-- Start of Data to process --

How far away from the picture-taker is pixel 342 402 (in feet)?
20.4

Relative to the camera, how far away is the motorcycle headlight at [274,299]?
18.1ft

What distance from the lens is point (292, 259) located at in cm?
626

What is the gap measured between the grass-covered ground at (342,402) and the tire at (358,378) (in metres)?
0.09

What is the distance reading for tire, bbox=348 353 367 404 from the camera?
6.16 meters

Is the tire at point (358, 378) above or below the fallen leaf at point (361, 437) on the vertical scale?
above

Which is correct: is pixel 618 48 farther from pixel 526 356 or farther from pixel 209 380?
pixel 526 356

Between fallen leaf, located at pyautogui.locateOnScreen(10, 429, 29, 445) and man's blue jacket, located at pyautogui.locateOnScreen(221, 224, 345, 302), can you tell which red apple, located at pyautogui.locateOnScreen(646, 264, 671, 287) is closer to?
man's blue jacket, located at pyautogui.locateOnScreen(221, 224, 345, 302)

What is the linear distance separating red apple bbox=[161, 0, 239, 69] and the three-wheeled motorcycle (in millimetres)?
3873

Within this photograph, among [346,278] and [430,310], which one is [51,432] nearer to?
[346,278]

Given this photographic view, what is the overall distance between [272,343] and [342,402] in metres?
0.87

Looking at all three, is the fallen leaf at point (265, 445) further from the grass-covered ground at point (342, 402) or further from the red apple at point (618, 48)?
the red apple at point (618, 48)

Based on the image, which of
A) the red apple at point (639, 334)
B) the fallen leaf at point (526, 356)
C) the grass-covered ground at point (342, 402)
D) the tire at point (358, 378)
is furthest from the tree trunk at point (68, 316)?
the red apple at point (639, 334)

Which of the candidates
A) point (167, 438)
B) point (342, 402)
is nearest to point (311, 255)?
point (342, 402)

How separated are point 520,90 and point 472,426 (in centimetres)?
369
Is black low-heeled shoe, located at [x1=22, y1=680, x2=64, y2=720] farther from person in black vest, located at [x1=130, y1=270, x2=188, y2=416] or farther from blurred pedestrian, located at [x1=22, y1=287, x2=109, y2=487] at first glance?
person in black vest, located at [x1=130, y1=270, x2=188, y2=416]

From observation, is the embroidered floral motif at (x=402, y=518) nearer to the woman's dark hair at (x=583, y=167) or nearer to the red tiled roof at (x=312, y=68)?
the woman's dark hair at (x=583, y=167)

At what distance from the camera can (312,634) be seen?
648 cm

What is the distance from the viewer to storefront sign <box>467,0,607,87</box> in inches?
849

-- End of Data to process --

Problem:
The data above must be returned in full, exactly as written.

Answer in full:
How far away from the picture-taker is pixel 342 402 (in feet)?
20.4

Relative to the camera, how far away is the motorcycle headlight at [274,299]?
18.1ft

What distance from the lens is point (292, 259) located at in cm?
626

What is the gap measured between the grass-covered ground at (342,402) and the tire at (358,378) (in metres)?
0.09

What is the distance reading for tire, bbox=348 353 367 404 from the camera?
6.16 meters

Is the tire at point (358, 378) above or below the fallen leaf at point (361, 437) on the vertical scale?
above

Which is correct: is pixel 618 48 farther from pixel 526 356 or farther from pixel 209 380?
pixel 526 356

Between fallen leaf, located at pyautogui.locateOnScreen(10, 429, 29, 445) and man's blue jacket, located at pyautogui.locateOnScreen(221, 224, 345, 302), can you tell which red apple, located at pyautogui.locateOnScreen(646, 264, 671, 287) is closer to?
man's blue jacket, located at pyautogui.locateOnScreen(221, 224, 345, 302)

What is the linear distance separating red apple bbox=[161, 0, 239, 69] and the three-wheeled motorcycle (in millimetres)?
3873

Within this photograph, among [346,278] and [430,310], which one is [51,432] nearer to?
[346,278]

Given this photographic view, what is the overall distance between [272,343] and [342,402] in metres?
0.87

Looking at all three, is the fallen leaf at point (265, 445) further from the grass-covered ground at point (342, 402) or further from the red apple at point (618, 48)?
the red apple at point (618, 48)

Based on the image, which of
A) the red apple at point (639, 334)
B) the fallen leaf at point (526, 356)
C) the grass-covered ground at point (342, 402)
D) the tire at point (358, 378)
is furthest from the tree trunk at point (68, 316)?
the red apple at point (639, 334)

Which of the candidates
A) point (167, 438)
B) point (342, 402)
is nearest to point (311, 255)?
point (342, 402)

How separated are point 520,90 and point 472,426 (in centimetres)?
369
Is black low-heeled shoe, located at [x1=22, y1=680, x2=64, y2=720] farther from person in black vest, located at [x1=130, y1=270, x2=188, y2=416] or farther from blurred pedestrian, located at [x1=22, y1=287, x2=109, y2=487] at first glance?
person in black vest, located at [x1=130, y1=270, x2=188, y2=416]

From observation, is the embroidered floral motif at (x=402, y=518) nearer to the woman's dark hair at (x=583, y=167) or nearer to the red tiled roof at (x=312, y=68)?
the woman's dark hair at (x=583, y=167)

At what distance from the camera can (312,634) be seen?
648 cm

What is the distance from the viewer to storefront sign <box>467,0,607,87</box> in inches?
849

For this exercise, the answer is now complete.